Прячась за смертным – и даже за мертвым – Шейдом и мертвой Хэйзель, Набоков в свою очередь оставляет свою подпись на рифмах «Jane – Maine» и «hurricane – Maine», которые связывают «нимфетку» с «лесной нимфой Набокова». Он вводит в текст свою коронную эмблему, бабочку, словно для того, чтобы добавить еще один крылатый образ к череде бесконечных теней-Шейдов и отражений. И правда, знаменитая набоковская эмблема дает о себе знать снова и снова – то в виде реальной бабочки, то в виде придуманной, то открыто, то завуалированно – в стихах Шейда и в Комментарии Кинбота: в названии журнала «Денди и Бабочка», на страницах которого Шейд публикует стихотворение «Природа электричества»; в «Дизе» и «Эмбле», не только именах королевы и земблянского городка, но и двух смежных видах бабочек14; в Нитре и Индре, не только земблянских островах-близнецах, но также и видах бабочек Papilio nitra и Papilio indra15; как, впрочем, и в проходящем через весь роман лейтмотиве синевы и лазури («azures» – французское название «голубянок»16). И «ложная лазурь» Шейда, и его «градации синевы» («gradual and dual blue», строка 17), и «весь голубой массив» (433–434/249) «синей беспросветной Зембли» (991/331) Кинбота – словно дань семейству «голубянок» (Polyommatini), ведущим специалистом по которому в сороковых годах стал Набоков17.

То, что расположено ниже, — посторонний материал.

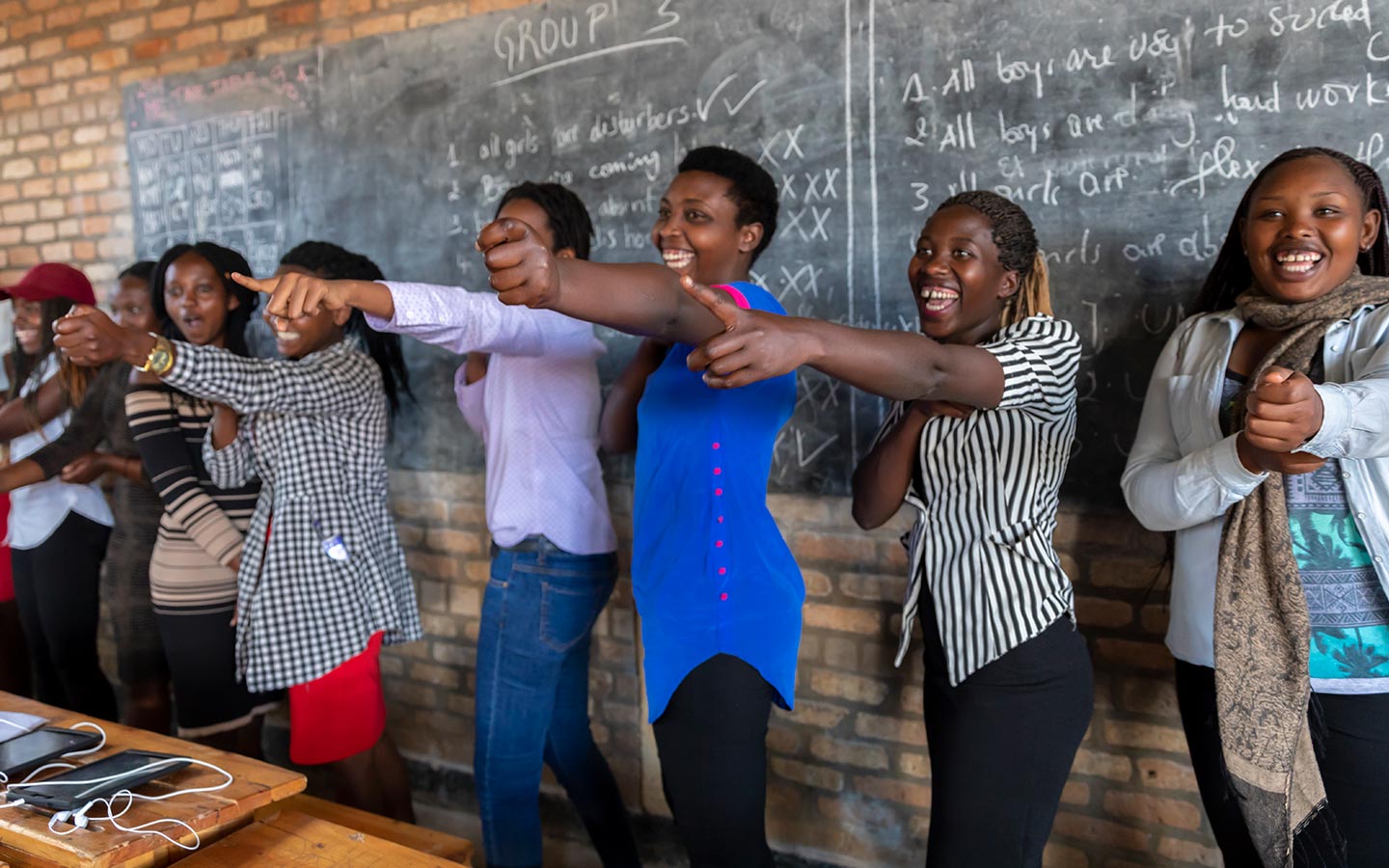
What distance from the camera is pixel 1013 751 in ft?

Шейд может ввести в поэму аллюзию на своих родителей, потому что его отец был страстным орнитологом, в честь которого назван мексиканский свиристель Bombycilla shadei. Набоков также вписывает себя в роман посредством таксономических терминов, которые ввел в научный обиход. Проанализировав формы североамериканских представителей семейства голубянок Lycaeides в двух основополагающих работах 1944 и 1945 годов, Набоков решил перейти к сравнительному исследованию центрально– и южноамериканских голубянок, перед тем как приняться за свою окончательную монографию по североамериканским Lycaeides (1949)18. В ходе работы над статьями 1944 и 1945 годов Набоков выделил несколько видов и родов голубянок, названия которых являются общепринятыми и по сей день. Одним из этих видов был Icaricia, в честь Икара, который тонет в голубом океане, когда воск, скрепляющий его крылья, тает на солнце, в то время как Дедал продолжает полет в небе, отраженном океаном. Другим видом был Pseudolucia, название которого намекает на то, что его представители напоминают североамериканских бабочек «Spring Azure» («весенняя лазурь»), названных в 1837 году английским энтомологом Уильямом Кирби Polyommatus lucia (современное название Celastrina ladon): то есть бабочек этих можно назвать «ложной весенней лазурью»19. Третий вид получил название Cyclargus, в честь Аргуса, стоокого стража Геры, а также слова, служащего номенклатурным суффиксом в составных наименованиях представителей семейства голубянок. Поскольку один из псевдонимов Градуса – «д'Аргюс» и поскольку он получает роковое задание в тот момент, когда Шейд начинает поэму, можно предположить, что Набоков, поименовавший не только Шейда и Градуса, но и Icaricia, Pseudolucia и Cyclargus, вводит свою подпись в первое двустишие поэмы, которое своими «тенью», «свиристелем» и «ложной лазурью» открывает тему небесной синевы в романе. Набоков использует авторский знак бабочки в вымышленном мире романа (иные бросаются в глаза, иные маскируются и ждут своего открытия20), отдавая дань всему, что сумел обнаружить в тайном замысле мира реального.